* Data section *
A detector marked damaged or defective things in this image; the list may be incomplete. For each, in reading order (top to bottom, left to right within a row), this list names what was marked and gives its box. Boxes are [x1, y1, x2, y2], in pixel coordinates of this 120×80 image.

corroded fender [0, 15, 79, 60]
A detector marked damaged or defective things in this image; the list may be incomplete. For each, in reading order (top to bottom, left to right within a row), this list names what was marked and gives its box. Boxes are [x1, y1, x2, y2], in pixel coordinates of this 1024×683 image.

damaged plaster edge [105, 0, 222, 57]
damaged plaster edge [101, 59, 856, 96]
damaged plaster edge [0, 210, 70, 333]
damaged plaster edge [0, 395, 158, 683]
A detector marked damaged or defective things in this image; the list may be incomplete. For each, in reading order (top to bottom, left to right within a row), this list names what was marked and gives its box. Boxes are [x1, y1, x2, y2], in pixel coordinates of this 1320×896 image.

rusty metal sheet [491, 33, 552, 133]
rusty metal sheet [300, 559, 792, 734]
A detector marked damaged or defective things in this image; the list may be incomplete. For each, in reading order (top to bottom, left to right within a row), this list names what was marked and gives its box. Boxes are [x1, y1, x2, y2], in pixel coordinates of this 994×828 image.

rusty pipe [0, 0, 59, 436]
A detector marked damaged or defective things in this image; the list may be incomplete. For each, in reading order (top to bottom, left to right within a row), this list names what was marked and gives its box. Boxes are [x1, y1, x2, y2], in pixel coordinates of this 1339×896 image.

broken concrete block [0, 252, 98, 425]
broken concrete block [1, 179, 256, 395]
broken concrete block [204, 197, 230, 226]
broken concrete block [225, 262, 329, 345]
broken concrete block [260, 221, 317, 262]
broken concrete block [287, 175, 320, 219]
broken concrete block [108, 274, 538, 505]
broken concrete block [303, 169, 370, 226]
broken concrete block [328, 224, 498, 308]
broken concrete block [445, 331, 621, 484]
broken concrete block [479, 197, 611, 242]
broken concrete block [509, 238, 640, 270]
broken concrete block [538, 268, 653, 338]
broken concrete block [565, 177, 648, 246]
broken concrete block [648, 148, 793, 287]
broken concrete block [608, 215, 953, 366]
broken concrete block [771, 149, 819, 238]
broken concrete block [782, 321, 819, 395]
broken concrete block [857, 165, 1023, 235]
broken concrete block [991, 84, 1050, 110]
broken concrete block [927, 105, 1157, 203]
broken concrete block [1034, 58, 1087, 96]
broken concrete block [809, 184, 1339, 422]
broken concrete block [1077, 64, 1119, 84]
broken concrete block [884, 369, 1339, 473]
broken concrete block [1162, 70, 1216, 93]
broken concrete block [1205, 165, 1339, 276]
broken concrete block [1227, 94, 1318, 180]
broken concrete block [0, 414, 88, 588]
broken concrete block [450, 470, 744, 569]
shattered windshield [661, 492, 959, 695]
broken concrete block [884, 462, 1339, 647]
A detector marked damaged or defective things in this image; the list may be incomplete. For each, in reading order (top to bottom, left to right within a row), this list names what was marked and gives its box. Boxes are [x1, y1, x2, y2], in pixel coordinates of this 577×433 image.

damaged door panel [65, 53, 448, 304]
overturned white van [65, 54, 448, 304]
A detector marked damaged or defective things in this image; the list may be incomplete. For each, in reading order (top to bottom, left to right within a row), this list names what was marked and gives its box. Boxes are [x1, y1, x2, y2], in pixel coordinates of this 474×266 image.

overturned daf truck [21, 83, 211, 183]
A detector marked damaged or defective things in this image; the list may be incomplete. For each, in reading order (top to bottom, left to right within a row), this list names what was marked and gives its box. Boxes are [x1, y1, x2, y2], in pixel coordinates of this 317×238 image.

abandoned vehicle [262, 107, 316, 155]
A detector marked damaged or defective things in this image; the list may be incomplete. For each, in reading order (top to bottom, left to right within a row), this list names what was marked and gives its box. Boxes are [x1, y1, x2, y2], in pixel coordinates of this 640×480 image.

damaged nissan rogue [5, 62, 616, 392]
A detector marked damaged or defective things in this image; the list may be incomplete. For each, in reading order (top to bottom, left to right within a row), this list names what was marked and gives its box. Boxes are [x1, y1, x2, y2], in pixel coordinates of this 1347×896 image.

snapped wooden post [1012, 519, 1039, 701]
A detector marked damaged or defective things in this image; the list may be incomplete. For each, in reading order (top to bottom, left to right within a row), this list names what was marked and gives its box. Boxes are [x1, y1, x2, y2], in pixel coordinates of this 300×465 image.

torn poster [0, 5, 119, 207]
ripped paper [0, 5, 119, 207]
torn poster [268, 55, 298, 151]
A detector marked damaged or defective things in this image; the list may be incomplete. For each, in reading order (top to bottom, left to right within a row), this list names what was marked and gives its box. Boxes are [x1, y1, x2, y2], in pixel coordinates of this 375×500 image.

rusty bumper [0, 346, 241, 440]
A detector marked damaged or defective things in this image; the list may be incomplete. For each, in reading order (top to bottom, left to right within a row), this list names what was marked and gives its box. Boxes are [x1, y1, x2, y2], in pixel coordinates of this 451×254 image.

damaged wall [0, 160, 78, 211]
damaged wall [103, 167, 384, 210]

* Exercise instructions *
Copy every entry above word for word, from the first line through the last.

* Complete output *
A detector marked damaged or defective things in this image; the list may be incomplete. For each, in reading order (top to bottom, left to right within a row), this list names what was marked and gives its box. Boxes are [x1, y1, x2, y2], in pixel coordinates of this 120×80 image.

corroded fender [0, 15, 79, 60]
A detector marked damaged or defective things in this image; the list may be incomplete. For each, in reading order (top to bottom, left to right within a row), this list names what was marked and gives its box. Boxes are [x1, y1, x2, y2], in pixel coordinates of this 1024×683 image.

damaged plaster edge [105, 0, 222, 57]
damaged plaster edge [101, 59, 856, 96]
damaged plaster edge [0, 210, 70, 333]
damaged plaster edge [0, 395, 158, 683]
A detector marked damaged or defective things in this image; the list may be incomplete. For each, in reading order (top to bottom, left to right within a row), this list names what was marked and gives its box. Boxes are [x1, y1, x2, y2], in pixel coordinates of this 1320×896 image.

rusty metal sheet [491, 33, 552, 133]
rusty metal sheet [300, 559, 792, 734]
A detector marked damaged or defective things in this image; the list may be incomplete. For each, in reading order (top to bottom, left to right within a row), this list names what was marked and gives its box. Boxes are [x1, y1, x2, y2], in pixel coordinates of this 994×828 image.

rusty pipe [0, 0, 59, 436]
A detector marked damaged or defective things in this image; the list may be incomplete. For each, in reading order (top to bottom, left to right within a row), this list names what was marked and gives its box. Boxes are [x1, y1, x2, y2], in pixel coordinates of this 1339×896 image.

broken concrete block [0, 252, 98, 425]
broken concrete block [1, 179, 256, 395]
broken concrete block [204, 197, 230, 226]
broken concrete block [225, 262, 329, 345]
broken concrete block [260, 221, 317, 262]
broken concrete block [287, 175, 320, 219]
broken concrete block [108, 274, 538, 505]
broken concrete block [303, 169, 370, 226]
broken concrete block [328, 224, 498, 308]
broken concrete block [445, 331, 621, 484]
broken concrete block [479, 197, 611, 242]
broken concrete block [509, 238, 640, 270]
broken concrete block [538, 268, 653, 338]
broken concrete block [565, 177, 648, 246]
broken concrete block [648, 148, 793, 287]
broken concrete block [608, 215, 953, 366]
broken concrete block [771, 149, 819, 238]
broken concrete block [782, 321, 819, 395]
broken concrete block [857, 165, 1023, 235]
broken concrete block [991, 84, 1050, 110]
broken concrete block [927, 105, 1157, 203]
broken concrete block [1034, 58, 1087, 96]
broken concrete block [809, 184, 1339, 422]
broken concrete block [1077, 64, 1119, 84]
broken concrete block [884, 369, 1339, 473]
broken concrete block [1162, 70, 1216, 93]
broken concrete block [1205, 165, 1339, 276]
broken concrete block [1227, 94, 1318, 180]
broken concrete block [0, 414, 88, 588]
broken concrete block [450, 470, 744, 569]
shattered windshield [661, 492, 959, 695]
broken concrete block [884, 462, 1339, 647]
A detector marked damaged or defective things in this image; the list may be incomplete. For each, in reading order (top to bottom, left to right within a row), this list names what was marked and gives its box. Boxes are [x1, y1, x2, y2], in pixel coordinates of this 577×433 image.

damaged door panel [65, 53, 448, 304]
overturned white van [65, 54, 448, 304]
A detector marked damaged or defective things in this image; the list may be incomplete. For each, in reading order (top to bottom, left to right within a row), this list names what was marked and gives its box. Boxes are [x1, y1, x2, y2], in pixel coordinates of this 474×266 image.

overturned daf truck [21, 83, 211, 183]
A detector marked damaged or defective things in this image; the list may be incomplete. For each, in reading order (top to bottom, left to right within a row), this list names what was marked and gives its box. Boxes are [x1, y1, x2, y2], in pixel coordinates of this 317×238 image.

abandoned vehicle [262, 107, 316, 155]
A detector marked damaged or defective things in this image; the list may be incomplete. For each, in reading order (top to bottom, left to right within a row), this list names what was marked and gives its box. Boxes are [x1, y1, x2, y2], in pixel coordinates of this 640×480 image.

damaged nissan rogue [5, 62, 616, 392]
A detector marked damaged or defective things in this image; the list may be incomplete. For each, in reading order (top to bottom, left to right within a row), this list names what was marked and gives its box. Boxes are [x1, y1, x2, y2], in pixel coordinates of this 1347×896 image.

snapped wooden post [1012, 519, 1039, 701]
A detector marked damaged or defective things in this image; the list may be incomplete. For each, in reading order (top to bottom, left to right within a row), this list names what was marked and gives its box. Boxes are [x1, y1, x2, y2], in pixel coordinates of this 300×465 image.

torn poster [0, 5, 119, 207]
ripped paper [0, 5, 119, 207]
torn poster [268, 55, 298, 151]
A detector marked damaged or defective things in this image; the list may be incomplete. For each, in reading order (top to bottom, left to right within a row), this list names what was marked and gives its box. Boxes are [x1, y1, x2, y2], in pixel coordinates of this 375×500 image.

rusty bumper [0, 346, 241, 440]
A detector marked damaged or defective things in this image; the list may be incomplete. For each, in reading order (top to bottom, left to right within a row), this list names what was marked and gives its box. Boxes are [x1, y1, x2, y2], in pixel coordinates of this 451×254 image.

damaged wall [0, 160, 78, 211]
damaged wall [103, 167, 384, 210]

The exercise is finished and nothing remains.